February 28, 2020 (Friday) - Fasting - A Reflection on Matthew 9:14-15

Then the disciples of John came to him, saying, “Why do we and the Pharisees fast often, but your disciples do not fast?” And Jesus said to them, “The wedding guests cannot mourn as long as the bridegroom is with them, can they? The days will come when the bridegroom is taken away from them, and then they will fast.

Fasting is one of the three things Christians are required to do during Lent, the other two being prayer and almsgiving. But why fast? There are quite literally dozens of reasons why fasting is a good idea, from better health resulting by the detoxification of the body and the rest the stomach obtains to spiritual strength one gains by resisting the demands of hunger.
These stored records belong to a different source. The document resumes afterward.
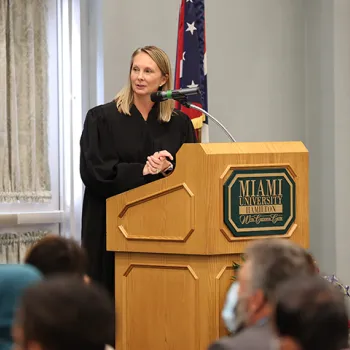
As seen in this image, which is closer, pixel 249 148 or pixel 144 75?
pixel 249 148

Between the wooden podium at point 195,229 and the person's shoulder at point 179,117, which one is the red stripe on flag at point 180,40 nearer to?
the person's shoulder at point 179,117

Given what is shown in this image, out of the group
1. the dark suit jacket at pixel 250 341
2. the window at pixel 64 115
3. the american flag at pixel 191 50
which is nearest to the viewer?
the dark suit jacket at pixel 250 341

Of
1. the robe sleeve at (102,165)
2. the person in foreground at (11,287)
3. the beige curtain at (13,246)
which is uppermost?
the robe sleeve at (102,165)

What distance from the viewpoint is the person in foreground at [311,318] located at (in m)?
1.79

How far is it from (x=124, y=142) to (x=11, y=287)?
234 centimetres

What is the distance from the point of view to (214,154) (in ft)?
13.0

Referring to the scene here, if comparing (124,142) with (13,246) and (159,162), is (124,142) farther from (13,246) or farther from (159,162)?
(13,246)

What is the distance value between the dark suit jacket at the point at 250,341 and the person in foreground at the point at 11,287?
0.66m

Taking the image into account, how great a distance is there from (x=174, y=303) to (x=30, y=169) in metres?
2.48

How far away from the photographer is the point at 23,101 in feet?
20.1

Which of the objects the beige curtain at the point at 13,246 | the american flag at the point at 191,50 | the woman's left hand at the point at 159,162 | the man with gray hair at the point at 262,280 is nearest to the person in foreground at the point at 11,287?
the man with gray hair at the point at 262,280

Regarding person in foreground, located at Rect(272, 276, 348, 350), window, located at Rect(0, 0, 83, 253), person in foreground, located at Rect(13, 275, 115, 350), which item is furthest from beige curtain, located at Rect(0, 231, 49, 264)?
person in foreground, located at Rect(272, 276, 348, 350)

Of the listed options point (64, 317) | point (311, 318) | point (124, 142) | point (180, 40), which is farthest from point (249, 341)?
point (180, 40)

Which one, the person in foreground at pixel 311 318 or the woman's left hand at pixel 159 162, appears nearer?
the person in foreground at pixel 311 318
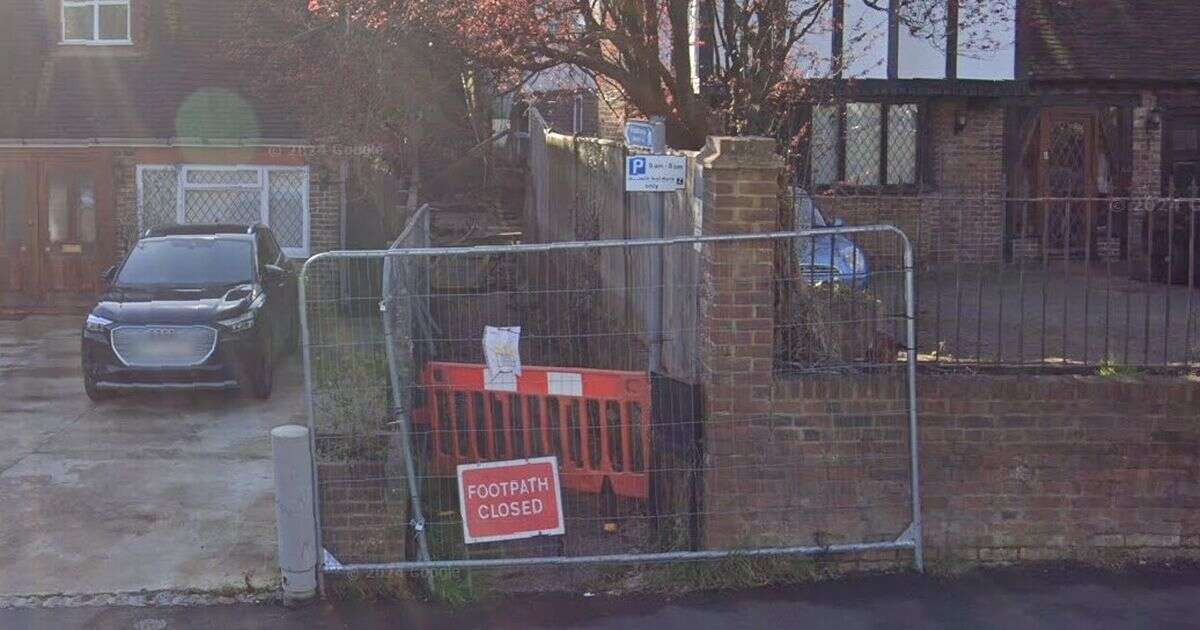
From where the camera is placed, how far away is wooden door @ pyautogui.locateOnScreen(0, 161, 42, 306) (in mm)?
18000

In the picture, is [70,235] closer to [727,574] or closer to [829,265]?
[829,265]

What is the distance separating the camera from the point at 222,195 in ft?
58.9

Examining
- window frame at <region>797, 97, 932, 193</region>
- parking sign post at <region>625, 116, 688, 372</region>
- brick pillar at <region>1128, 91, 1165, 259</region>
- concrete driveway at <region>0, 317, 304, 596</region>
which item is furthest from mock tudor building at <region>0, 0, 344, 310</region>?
brick pillar at <region>1128, 91, 1165, 259</region>

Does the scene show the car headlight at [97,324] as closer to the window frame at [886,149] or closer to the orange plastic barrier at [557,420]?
the orange plastic barrier at [557,420]

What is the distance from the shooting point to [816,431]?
6660 mm

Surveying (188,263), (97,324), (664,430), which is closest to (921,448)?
(664,430)

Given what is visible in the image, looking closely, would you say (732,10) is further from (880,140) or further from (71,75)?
(71,75)

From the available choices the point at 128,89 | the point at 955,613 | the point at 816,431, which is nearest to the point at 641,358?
the point at 816,431

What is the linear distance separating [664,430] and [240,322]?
20.0 feet

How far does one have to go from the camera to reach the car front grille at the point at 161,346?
11.4 meters

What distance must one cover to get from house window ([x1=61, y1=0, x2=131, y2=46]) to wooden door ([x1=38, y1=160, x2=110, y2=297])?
207cm

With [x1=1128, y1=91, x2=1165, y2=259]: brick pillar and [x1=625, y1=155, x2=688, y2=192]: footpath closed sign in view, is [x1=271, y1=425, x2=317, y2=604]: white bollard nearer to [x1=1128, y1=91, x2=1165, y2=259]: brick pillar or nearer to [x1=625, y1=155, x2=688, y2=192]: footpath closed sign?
[x1=625, y1=155, x2=688, y2=192]: footpath closed sign

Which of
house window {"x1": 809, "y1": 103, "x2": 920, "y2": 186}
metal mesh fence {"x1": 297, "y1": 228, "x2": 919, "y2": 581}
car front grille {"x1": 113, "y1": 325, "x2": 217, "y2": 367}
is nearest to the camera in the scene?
metal mesh fence {"x1": 297, "y1": 228, "x2": 919, "y2": 581}

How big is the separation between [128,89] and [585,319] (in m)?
12.1
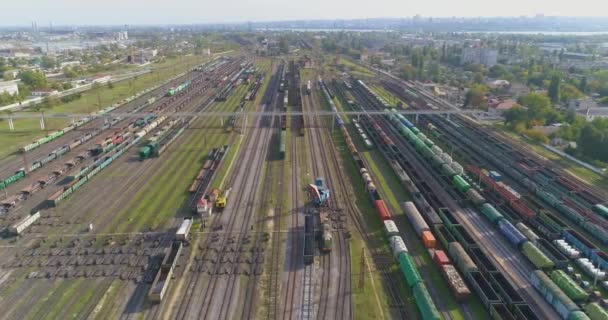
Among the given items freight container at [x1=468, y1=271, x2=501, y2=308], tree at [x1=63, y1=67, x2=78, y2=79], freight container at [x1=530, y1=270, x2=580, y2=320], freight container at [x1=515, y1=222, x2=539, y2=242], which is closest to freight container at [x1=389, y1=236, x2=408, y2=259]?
freight container at [x1=468, y1=271, x2=501, y2=308]

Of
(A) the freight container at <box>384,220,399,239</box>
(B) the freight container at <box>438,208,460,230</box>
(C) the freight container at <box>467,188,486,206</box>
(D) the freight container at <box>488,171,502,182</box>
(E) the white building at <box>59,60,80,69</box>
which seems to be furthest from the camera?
(E) the white building at <box>59,60,80,69</box>

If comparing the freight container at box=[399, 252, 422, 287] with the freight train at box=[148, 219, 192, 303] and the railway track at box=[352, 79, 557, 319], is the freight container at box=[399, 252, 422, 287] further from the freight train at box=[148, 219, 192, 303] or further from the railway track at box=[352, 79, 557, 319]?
the freight train at box=[148, 219, 192, 303]

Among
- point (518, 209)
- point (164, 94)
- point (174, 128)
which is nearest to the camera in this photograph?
point (518, 209)

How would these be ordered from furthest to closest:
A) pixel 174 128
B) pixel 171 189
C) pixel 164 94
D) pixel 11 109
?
1. pixel 164 94
2. pixel 11 109
3. pixel 174 128
4. pixel 171 189

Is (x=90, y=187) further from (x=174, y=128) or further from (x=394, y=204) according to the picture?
(x=394, y=204)

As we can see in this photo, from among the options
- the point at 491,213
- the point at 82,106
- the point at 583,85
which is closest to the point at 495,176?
the point at 491,213

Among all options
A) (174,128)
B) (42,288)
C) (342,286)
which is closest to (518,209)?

Let us reflect upon the spiritual reasons, but first let us define fasting in the Christian context. It is a temporary renunciation of something that is intrinsically good — like food, in order to intensify our expression of need for something greater — which is God, and his work in our lives. This voluntary renunciation of something that is good, also helps to build our spiritual muscles, because if we can say no to what is good, then it becomes easier to say to no to what is bad.

But there are other reasons, and we find Scripture replete with them. The primary reason is repentance. After prolonged periods of rebellion, God’s people come to their senses and turn towards God. To give you one example, in the time of Nehemiah “the Israelites gathered together, fasting and wearing sackcloth and putting dust on their heads” (Nehemiah 9:1b). We don’t need to fast to earn God’s forgiveness but as a sign of genuine contrition.

Fasting also gives voice to mourning or grieving calamitous situations. In the book of Esther, when the courtier Hanan plotted to destroy the Jews, “there was great mourning among the Jews, with fasting, weeping and wailing. Many lay in sackcloth and ashes” (Esther 4:3). When we fast, we make a display of faith in God in the midst of tragedies, that he will take us through them.

A third reason is to seek God’s favor. The prophet Ezra proclaimed a fast, so that they would have a safe journey on their return to Jerusalem from exile (see Ezra 8:21). For missionaries, this favor is very important, which is why, one day, while the apostles were worshiping the Lord and fasting, the Holy Spirit told them to set apart Barnabas and Saul for missionary work. “So after they had fasted and prayed, they placed their hands on them and sent them off” (see Acts 13:2-3).

A final reason, although there are plenty more, is that when we fast we declare to God: I need you more than anything else Lord, even food!